[Saved entries]
·····
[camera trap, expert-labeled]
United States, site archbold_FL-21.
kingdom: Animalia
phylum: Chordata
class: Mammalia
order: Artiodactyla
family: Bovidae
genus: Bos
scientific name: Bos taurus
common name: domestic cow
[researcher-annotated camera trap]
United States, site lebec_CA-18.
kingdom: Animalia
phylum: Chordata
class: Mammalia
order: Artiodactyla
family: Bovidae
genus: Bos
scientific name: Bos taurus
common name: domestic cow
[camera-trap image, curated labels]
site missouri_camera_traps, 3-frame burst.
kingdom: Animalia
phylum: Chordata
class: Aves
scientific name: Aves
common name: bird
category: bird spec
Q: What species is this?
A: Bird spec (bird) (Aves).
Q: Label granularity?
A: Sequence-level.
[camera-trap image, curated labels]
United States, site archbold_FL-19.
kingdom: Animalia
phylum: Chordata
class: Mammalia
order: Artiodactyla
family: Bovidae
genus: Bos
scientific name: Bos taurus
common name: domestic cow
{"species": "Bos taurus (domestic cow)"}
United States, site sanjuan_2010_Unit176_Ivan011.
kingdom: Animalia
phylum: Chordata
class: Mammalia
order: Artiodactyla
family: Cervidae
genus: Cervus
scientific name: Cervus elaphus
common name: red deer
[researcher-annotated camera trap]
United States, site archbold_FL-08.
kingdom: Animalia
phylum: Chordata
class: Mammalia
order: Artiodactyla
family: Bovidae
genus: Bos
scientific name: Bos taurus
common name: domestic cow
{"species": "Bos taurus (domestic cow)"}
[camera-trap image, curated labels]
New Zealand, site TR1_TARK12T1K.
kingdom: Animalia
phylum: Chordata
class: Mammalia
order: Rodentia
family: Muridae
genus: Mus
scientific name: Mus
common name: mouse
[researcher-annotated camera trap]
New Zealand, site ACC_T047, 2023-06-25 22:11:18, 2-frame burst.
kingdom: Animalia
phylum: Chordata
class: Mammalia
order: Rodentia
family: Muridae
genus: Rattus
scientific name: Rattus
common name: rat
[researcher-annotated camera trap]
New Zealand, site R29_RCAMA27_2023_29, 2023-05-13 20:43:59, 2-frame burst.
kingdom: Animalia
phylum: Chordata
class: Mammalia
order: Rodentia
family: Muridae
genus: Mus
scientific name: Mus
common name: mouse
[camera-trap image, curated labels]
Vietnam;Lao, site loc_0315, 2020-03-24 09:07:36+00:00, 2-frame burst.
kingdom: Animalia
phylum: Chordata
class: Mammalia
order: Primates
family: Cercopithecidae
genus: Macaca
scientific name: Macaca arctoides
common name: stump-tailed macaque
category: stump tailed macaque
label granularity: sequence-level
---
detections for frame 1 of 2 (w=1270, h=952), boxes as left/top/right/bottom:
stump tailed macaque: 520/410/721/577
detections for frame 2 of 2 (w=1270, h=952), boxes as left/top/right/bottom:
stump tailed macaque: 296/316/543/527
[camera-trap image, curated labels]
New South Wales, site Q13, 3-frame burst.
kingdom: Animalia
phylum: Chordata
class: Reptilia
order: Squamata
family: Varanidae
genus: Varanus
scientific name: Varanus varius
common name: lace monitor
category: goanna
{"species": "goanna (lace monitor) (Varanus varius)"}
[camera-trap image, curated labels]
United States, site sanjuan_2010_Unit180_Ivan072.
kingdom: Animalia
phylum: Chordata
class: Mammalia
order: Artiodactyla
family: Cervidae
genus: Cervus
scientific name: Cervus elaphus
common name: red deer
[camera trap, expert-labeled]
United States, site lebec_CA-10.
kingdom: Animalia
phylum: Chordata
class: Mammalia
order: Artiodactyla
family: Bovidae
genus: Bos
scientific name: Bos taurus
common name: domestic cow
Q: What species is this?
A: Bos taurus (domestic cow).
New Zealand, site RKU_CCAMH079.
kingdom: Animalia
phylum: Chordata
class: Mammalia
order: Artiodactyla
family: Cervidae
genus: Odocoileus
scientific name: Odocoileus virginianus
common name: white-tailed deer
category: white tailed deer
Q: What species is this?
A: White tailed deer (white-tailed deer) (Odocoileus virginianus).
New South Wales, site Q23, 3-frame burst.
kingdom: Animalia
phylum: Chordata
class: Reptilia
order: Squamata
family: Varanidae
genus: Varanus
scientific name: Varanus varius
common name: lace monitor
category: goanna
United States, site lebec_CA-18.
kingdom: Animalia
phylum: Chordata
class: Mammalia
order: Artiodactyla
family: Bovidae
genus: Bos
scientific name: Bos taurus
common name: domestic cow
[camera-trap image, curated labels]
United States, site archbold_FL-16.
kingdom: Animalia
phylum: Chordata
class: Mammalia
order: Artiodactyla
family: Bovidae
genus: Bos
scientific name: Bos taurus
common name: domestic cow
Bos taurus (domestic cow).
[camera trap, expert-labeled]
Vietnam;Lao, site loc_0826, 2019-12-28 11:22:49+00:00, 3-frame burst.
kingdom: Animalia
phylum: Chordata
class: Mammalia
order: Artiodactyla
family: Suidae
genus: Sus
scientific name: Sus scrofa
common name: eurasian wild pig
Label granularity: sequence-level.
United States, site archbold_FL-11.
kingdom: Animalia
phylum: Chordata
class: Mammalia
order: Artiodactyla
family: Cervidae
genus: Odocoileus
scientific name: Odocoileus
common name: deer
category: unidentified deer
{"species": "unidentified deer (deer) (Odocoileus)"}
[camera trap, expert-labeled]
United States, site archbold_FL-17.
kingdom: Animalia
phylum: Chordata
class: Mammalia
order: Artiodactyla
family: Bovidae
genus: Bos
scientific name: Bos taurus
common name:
·····
# Work order:
Every line that contains the string "deer" should be copied from the entries.

# Reply to the task:
common name: red deer
common name: red deer
common name: white-tailed deer
category: white tailed deer
A: White tailed deer (white-tailed deer) (Odocoileus virginianus).
common name: deer
category: unidentified deer
{"species": "unidentified deer (deer) (Odocoileus)"}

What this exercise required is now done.